IN RE GAITAN, W.C. No. 4-197-919 (12/2/2004)


IN THE MATTER OF THE CLAIM OF MARY GAITAN, Claimant, v. CONAGRA BEEF COMPANY, Employer, and SELF-INSURED, Insurer, Respondent.

W.C. Nos. 4-197-919; 4-100-970.Industrial Claim Appeals Office.
December 2, 2004.

FINAL ORDER
The claimant pro se seeks review of an order of Administrative Law Judge Jones (ALJ) which determined the claimant’s Petition to Reopen the above captioned claims was barred by the statute of limitations currently codified at § 8-43-303 C.R.S. 2004. We affirm.

In 1991 the claimant sustained a compensable occupational disease which is the subject of W.C. No. 4-100-970. In 1993 the claimant suffered a second occupational disease. That injury is the subject of W.C. No. 4-197-919.

Ultimately, the claimant entered into an agreement for the full and final settlement of the claims. The settlement was approved by ALJ Harr on July 21, 1999, and in August 1999, the respondent issued a final payment notice consistent with the terms of the settlement.

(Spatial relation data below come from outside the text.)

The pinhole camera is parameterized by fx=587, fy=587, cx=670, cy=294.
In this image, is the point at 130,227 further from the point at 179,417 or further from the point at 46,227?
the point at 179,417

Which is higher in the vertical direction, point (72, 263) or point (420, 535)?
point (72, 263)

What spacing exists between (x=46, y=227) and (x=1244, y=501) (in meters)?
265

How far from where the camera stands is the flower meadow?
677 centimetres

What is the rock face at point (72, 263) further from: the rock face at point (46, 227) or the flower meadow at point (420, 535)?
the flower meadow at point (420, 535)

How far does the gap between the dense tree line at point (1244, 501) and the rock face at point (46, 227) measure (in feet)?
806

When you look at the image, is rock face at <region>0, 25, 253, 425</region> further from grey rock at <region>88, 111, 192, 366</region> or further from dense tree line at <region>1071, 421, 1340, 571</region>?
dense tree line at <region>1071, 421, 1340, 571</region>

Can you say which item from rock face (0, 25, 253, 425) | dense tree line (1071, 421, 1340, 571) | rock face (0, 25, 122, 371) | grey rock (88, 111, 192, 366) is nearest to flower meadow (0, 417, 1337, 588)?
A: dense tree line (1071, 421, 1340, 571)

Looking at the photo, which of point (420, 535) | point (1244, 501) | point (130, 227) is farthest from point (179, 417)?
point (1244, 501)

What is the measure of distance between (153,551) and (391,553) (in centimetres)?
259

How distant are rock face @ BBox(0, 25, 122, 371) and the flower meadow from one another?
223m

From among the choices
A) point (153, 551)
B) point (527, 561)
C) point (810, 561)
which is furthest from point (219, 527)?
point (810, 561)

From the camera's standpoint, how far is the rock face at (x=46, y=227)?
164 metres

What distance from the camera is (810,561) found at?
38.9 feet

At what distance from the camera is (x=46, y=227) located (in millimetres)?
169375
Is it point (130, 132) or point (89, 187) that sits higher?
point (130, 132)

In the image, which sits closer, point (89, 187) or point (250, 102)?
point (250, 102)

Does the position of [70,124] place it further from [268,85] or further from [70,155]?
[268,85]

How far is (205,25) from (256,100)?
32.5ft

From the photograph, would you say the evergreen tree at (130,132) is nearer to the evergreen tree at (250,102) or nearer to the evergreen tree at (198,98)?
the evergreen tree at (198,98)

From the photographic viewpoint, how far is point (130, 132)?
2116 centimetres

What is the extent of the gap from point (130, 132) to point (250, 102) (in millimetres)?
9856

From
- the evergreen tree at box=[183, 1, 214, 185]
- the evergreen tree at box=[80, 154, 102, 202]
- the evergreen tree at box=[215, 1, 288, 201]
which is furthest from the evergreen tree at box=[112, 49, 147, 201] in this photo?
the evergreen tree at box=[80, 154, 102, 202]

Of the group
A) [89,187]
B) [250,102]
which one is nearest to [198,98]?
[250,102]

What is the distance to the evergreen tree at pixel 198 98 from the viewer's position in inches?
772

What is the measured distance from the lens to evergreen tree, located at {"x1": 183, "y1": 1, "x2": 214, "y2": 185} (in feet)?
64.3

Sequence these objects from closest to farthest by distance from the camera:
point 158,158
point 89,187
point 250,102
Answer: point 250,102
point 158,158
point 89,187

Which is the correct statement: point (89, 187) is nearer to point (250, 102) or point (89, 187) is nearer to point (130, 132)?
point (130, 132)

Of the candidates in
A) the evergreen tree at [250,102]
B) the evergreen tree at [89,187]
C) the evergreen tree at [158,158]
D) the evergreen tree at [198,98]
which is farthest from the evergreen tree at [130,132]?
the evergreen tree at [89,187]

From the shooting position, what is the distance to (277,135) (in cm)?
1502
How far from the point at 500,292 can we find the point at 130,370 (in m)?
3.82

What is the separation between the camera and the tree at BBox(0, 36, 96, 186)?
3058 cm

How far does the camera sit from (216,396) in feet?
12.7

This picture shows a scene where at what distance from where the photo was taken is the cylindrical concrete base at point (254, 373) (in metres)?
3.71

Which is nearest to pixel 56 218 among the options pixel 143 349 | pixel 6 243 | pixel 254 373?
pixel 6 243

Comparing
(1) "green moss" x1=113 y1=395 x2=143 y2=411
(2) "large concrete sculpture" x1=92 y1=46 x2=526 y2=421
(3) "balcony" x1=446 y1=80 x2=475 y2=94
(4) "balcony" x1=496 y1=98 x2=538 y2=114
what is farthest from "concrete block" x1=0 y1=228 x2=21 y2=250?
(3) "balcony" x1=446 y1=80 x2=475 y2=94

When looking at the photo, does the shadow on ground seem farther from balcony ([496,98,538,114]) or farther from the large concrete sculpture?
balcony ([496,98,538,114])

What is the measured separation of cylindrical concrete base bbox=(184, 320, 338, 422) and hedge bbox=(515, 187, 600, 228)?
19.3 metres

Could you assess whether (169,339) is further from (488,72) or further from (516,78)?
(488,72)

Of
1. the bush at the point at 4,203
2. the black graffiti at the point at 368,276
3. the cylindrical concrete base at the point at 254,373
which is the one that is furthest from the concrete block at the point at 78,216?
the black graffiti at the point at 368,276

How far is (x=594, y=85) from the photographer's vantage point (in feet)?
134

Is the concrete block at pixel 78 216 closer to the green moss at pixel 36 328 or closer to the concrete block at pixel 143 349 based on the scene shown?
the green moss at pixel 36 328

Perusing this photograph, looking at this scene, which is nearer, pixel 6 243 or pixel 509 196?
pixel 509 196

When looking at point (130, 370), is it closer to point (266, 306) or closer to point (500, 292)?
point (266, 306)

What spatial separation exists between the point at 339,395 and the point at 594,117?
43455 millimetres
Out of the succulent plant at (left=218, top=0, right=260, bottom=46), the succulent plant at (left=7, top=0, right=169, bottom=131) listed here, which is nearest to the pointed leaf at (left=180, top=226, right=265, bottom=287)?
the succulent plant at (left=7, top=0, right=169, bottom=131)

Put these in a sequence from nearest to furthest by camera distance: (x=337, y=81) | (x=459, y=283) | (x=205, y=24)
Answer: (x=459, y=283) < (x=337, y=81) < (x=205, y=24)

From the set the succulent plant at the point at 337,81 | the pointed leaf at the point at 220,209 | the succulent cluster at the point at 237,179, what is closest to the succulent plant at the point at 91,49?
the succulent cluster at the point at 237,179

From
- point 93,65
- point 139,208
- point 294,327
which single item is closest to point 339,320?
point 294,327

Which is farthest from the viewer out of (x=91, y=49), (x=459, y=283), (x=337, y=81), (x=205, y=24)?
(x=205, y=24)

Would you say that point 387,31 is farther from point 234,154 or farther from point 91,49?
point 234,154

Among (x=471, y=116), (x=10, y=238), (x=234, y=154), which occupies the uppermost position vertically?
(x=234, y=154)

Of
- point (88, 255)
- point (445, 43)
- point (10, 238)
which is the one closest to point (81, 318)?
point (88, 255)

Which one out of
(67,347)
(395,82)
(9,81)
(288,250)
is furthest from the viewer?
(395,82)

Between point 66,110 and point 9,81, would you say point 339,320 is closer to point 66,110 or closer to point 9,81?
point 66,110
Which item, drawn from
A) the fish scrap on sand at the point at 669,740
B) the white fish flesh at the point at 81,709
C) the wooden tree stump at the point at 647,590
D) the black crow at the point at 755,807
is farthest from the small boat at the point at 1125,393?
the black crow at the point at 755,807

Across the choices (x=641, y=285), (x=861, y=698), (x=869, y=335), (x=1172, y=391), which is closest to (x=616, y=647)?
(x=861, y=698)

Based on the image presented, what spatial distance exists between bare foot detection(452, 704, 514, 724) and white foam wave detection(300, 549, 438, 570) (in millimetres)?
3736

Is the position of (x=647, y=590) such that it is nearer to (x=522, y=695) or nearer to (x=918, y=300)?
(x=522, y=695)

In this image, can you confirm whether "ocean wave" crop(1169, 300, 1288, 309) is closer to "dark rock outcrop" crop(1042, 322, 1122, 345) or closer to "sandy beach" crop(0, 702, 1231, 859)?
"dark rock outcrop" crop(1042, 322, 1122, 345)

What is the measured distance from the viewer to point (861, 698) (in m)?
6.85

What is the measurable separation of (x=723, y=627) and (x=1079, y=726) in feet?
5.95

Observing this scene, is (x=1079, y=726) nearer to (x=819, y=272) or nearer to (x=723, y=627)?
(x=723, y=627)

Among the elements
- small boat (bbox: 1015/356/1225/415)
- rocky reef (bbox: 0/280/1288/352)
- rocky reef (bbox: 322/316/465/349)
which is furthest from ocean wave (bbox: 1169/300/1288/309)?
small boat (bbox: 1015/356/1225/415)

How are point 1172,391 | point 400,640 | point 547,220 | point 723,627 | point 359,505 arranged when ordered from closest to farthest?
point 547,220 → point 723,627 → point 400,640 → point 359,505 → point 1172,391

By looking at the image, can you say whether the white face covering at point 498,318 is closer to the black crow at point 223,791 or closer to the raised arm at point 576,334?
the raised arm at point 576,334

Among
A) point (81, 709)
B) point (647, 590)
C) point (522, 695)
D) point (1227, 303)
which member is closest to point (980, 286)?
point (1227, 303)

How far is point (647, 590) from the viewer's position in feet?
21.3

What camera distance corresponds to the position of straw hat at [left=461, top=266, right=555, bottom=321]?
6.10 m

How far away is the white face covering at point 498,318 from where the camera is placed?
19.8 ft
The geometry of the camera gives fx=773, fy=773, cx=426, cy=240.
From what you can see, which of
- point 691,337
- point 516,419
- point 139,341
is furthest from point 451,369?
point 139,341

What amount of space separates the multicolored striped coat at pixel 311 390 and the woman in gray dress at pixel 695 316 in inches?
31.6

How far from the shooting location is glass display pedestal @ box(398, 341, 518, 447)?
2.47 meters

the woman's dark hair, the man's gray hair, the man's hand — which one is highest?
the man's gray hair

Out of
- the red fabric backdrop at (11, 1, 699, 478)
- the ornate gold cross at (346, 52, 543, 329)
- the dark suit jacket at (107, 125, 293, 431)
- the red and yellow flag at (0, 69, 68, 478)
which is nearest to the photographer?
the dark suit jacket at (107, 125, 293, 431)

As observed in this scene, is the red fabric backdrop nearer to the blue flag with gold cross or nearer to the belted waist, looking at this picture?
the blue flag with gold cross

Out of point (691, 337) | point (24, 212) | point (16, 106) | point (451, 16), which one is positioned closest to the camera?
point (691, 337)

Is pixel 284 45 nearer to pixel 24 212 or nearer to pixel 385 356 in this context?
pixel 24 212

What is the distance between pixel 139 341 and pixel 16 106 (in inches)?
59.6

On December 22, 2003, the claimant petitioned to reopen the claims and alleged a change of condition. However, the ALJ determined the claims were barred from reopening under § 8-43-303 and therefore denied the petition to reopen. The claimant timely filed a Petition to Review.

The Petition to Review contains only general allegations of error. See
§ 8-43-301(8), C.R.S. 2004. Further, the claimant has not filed a brief in support of the Petition to Review. Consequently the effectiveness of our review is limited. Ortiz v. Industrial Commission, 734 P.2d 642
(Colo.App. 1986).

Section 8-43-303(1), C.R.S. 2004, provides that a claim may be reopened within six years after the date of injury upon proof of a change of condition which entitles the claimant to additional benefits. Subsection 8-43-303(2)(a) allows a claim to be reopened within two years of the date the last temporary or permanent disability benefit has become due or payable. However, neither statute applies to “settlements entered into pursuant to section 8-43-204 in which the claimant waived all right reopen an award.” Instead, the statutes provide that a settlement to be reopened “at any time on the ground of fraud or mutual mistake of material fact.”

We conclude as a matter of law that the July 1999 settlement was “entered into pursuant to section 8-43-204.” Furthermore, the settlement agreement provided that in exchange for a lump sum payment the claimant waived the right to reopen the award except on the ground of fraud or mutual mistake of material fact. (See Respondents’ Hearing Exhibits H and I). Consequently, the ALJ did not error in finding the claims were barred from reopening based on a change of condition. See Baldwin Construction Inc., v. Industrial Claim Appeals Office, 937 P.2d 895 (Colo.App. 1997) (it is proper to affirm orders which reach the correct result for the wrong reason); Sears v. Penrose Hospital, 942 P.2d 1345 (Colo.App. 1997)

We also note that neither the Petition to Reopen nor the claimant’s Application for Hearing alleged fraud or mutual mistake of material fact. Moreover, the claimant did not provide a transcript of the hearing on June 1, 2004. Therefore, the record is legally insufficient to establish that an allegation of fraud or mutual mistake was tried by consent at the June 1, 2004 hearing. See Hanna v. Print Expediters Inc., 77 P.3d 863
(Colo.App. 2003), Elliott v. El Paso County, 860 P.2d 1363 (Colo. 1993) (burden on appealing party to provide record justifying reversal). Consequently, the ALJ did not err in denying the petition to reopen. See Baldwin Construction Inc., v. Industrial Claim Appeals Office, supra.
IT IS THEREFORE ORDERED that the ALJ’s order dated June 21, 2004, is affirmed.

INDUSTRIAL CLAIM APPEALS PANEL

____________________________________ David Cain
____________________________________ Kathy E. Dean

Mary L. Gaitan, Greeley, CO, Conagra Beef Company, Insurance and Loss Control Dept., Omaha, NE, Kathryn Kaeble Todd, Esq. T. Paul Krueger II, Esq., Denver, CO, (For Respondent).